Private Parts

WFTB Score: 10/20

The plot: The life and times of ‘shock jock’ Howard Stern, chronicling his rise from college radio to fame and infamy as New York’s number 1 DJ; and his turbulent relationship with Alison, his college sweetheart, who frequently finds her private life featured in, or at odds with, her husband’s very public outrages.

When a film opens with its central figure dropping in to an awards ceremony as ‘Fartman’, you quickly get the idea that it’s not going to be Gandhi, regardless of whether you’re actually acquainted with the man inside the costume. I only had the vaguest of ideas about Howard Stern before watching this film, so it served as a useful introduction as well as a history.

First impressions are not exactly favourable, as a host of rock stars at the awards show look upon Stern (played by the man himself), a gangling figure with 80s Soft Metal hair, with a mixture of amusement and contempt. His narrated pleas that he is misunderstood are compromised by his lecherous undressing of women, notably the cute passenger to whom he tells his life story on a flight back to his family the next day.

Howard is the son of a radio engineer, and although his father hardly encourages his offspring to follow in his footsteps, Howard falls in love with radio anyway and is determined to forge a career in broadcasting. His first attempts in college are clumsy, a statement which applies to his wooing of women as much as his radio manner; but a prize-winning film helps him bag pretty student Alison (Mary McCormack). Neither his career nor his marriage to Alison are immediate successes, but Howard eventually relaxes into the role of DJ, toning down his Kermit-alike voice and injecting comedy to go with the music with the help of voices man Fred Norris (also himself) and willingly naughty news anchor Robin Quivers (herself).

The team zoom up the career ladder but court controversy at every step, not least when Stern shares details of his wife’s miscarriage with jokes that everyone – not least Mrs Stern – finds tasteless. They also find that the big NBC networks, to which Stern delivers huge audiences with his near-the-knuckle material, have big concerns about the material.
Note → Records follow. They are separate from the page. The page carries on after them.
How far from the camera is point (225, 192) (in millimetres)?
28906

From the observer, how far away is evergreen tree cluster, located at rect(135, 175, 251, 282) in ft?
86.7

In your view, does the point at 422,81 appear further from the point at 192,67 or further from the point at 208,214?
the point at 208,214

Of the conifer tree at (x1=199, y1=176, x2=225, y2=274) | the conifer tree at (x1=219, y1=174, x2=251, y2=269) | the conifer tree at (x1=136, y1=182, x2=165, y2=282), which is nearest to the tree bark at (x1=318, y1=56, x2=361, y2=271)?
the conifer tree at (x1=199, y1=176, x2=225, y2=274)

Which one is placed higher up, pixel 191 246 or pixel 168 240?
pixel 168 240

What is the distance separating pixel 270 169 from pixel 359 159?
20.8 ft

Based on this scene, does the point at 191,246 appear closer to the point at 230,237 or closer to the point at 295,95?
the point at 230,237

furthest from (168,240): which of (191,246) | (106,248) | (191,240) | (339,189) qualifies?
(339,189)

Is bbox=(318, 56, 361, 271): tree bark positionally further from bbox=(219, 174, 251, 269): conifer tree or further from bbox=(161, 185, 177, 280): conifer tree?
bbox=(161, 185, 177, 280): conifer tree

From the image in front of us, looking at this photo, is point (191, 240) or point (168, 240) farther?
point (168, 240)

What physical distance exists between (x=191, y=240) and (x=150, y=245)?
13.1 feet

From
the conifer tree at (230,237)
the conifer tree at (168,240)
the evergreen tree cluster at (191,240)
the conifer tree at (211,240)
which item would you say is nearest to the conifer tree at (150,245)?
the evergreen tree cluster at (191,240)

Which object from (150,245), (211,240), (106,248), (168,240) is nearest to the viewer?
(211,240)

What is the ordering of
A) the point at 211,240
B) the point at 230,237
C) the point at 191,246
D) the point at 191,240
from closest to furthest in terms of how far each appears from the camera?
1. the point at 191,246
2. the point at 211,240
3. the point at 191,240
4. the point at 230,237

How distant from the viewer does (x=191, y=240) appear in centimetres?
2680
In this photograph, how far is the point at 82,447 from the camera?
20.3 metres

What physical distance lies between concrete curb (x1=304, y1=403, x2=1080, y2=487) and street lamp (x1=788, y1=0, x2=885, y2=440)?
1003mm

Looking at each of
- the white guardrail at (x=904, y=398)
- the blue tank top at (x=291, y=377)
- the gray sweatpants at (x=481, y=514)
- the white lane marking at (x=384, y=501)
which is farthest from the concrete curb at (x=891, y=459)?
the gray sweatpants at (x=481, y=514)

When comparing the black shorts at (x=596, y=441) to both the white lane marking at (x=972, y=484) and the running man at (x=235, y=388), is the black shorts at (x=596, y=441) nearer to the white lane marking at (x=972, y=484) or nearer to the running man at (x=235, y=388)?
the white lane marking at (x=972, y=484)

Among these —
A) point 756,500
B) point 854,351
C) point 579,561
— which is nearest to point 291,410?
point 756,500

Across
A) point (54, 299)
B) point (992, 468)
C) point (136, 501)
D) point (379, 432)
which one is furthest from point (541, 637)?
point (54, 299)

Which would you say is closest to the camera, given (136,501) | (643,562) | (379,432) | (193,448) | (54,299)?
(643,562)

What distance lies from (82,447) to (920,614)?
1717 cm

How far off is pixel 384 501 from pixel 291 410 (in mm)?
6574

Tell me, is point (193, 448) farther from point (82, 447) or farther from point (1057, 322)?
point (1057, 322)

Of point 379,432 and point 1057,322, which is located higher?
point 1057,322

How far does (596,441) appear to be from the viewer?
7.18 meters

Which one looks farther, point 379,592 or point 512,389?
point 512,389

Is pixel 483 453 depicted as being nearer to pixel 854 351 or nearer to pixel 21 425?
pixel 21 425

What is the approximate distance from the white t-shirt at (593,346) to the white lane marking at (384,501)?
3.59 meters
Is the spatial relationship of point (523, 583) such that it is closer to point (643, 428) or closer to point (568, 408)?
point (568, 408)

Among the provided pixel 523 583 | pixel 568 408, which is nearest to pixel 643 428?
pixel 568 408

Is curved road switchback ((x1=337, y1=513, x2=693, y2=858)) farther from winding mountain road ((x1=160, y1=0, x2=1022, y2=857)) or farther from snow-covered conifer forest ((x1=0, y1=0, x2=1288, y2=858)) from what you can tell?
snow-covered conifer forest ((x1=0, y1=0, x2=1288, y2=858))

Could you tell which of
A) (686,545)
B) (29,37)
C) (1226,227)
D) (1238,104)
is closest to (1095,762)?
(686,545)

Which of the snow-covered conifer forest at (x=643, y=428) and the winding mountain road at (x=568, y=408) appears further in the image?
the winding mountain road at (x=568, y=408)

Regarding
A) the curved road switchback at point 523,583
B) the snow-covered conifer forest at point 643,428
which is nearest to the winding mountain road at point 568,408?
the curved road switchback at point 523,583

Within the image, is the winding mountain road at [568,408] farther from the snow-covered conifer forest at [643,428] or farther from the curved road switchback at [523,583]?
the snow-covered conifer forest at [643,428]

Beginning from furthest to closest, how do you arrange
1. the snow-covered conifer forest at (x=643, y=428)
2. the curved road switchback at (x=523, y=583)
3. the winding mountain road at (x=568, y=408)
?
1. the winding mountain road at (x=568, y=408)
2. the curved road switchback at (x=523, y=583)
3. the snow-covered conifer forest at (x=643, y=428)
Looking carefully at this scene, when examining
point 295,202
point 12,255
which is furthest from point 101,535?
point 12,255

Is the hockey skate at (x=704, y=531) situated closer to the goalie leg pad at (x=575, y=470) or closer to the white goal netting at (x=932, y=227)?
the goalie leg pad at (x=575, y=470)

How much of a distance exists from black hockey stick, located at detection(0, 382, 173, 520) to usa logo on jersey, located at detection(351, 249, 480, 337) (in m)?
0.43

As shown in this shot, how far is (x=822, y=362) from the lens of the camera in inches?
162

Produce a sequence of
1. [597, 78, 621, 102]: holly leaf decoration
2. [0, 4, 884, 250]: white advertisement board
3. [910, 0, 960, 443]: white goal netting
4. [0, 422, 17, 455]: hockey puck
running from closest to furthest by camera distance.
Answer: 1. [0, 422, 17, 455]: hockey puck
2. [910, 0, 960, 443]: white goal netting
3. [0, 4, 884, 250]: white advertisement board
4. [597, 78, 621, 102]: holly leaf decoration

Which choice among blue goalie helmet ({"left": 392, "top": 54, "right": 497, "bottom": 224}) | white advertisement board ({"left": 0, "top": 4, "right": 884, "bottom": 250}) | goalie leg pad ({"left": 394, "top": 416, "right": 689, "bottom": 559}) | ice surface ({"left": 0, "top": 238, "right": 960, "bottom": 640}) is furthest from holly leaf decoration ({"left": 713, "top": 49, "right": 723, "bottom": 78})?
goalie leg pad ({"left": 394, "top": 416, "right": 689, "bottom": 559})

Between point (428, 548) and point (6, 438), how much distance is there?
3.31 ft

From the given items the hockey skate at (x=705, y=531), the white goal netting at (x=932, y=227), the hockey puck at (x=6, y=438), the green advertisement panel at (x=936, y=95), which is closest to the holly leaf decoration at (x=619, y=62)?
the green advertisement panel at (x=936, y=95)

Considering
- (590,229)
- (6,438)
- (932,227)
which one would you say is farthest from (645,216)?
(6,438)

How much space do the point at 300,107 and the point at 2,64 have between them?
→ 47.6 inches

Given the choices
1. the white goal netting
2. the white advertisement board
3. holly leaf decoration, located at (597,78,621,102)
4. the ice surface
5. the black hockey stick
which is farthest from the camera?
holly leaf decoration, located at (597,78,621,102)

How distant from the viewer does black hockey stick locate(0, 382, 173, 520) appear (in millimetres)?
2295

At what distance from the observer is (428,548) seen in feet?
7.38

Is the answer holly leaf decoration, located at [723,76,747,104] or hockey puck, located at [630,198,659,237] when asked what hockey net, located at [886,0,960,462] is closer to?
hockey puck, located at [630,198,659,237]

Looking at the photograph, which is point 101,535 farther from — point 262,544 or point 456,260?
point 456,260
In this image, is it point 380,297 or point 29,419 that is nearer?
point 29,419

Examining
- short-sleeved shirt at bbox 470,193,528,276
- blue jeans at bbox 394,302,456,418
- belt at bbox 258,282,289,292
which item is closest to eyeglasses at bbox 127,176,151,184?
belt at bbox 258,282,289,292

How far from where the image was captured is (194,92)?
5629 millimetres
In New York especially, programme manager Kenny (Paul Giamatti) has Stern as his nemesis, and no amount of threats, trickery, punishment or pleading will prevent Howard from causing a furore, the listeners desperate to hear ‘what he’s going to say next.’

It would be ridiculous to complain about Private Parts being rude even if you’ve never heard of Howard Stern and what he’s famous for – there’s a pretty big clue in the title, after all. It’s clear from the off that Stern is a letch and neither he nor the film make any bones about it, recreating many scenes where he came into contact with women (nearly all large-breasted, it would appear) or, in the film’s big set-piece, gave them pleasure over the airwaves. Much of this is entirely gratuitous, of course, but the nudity is part and parcel of Stern’s universe and fits in as such.

The issue, then, ceases to be one of taste and becomes one of credibility, as the film strives to present Howard as both an outrageous, sex-obsessed loon and at the same time a faithful, caring family man. Strangely, Private Parts succeeds by presenting Stern as both the hugely successful, hugely egotistical hero of American radio, and also the insecure, ridiculous loser looked on with derision (as in the first scene, reflected at the end in another imaginary awards show), immensely conscious of the limitations of his voice and of his own private parts. The balance between the two predictably skews towards Stern as a good guy, loyal to his colleagues and never actually straying from his wife, but the film is by no means a whitewash, although the interlude with the actress early in the Sterns’ marriage is suspiciously clean.

By having most of the key players as themselves, Private Parts also feels authentic, with Robin Quivers in particular providing good rapport with Stern; however, when the film occasionally presents documentary-style talking heads, the presence of actresses such as McCormack and station manager Allison Janney (very funny, as usual) jars alongside the ‘real’ personalities. It’s also clear that the character of Kenny, an obnoxious little upstart played with endearing pugnacity/pugnaciousness by Giamatti, is a composite created to vindicate many of Stern’s more extreme broadcasts, but crucially the action is – by and large – funny, and in the final summary this is what really matters.

The comedy derived from Stern’s story is important because outside of America in particular, the level of recognition and interest in Howard Stern is necessarily limited. There are many people for whom Private Parts will be an instant turn off, and more still who will dislike the ‘hero’ enough in the first five minutes to shut the film off and never go back to it. In general, though, Stern shows enough of his flaws, and Betty Thomas delivers laughter with a sufficiently light touch, to make this movie an enjoyably adult romp.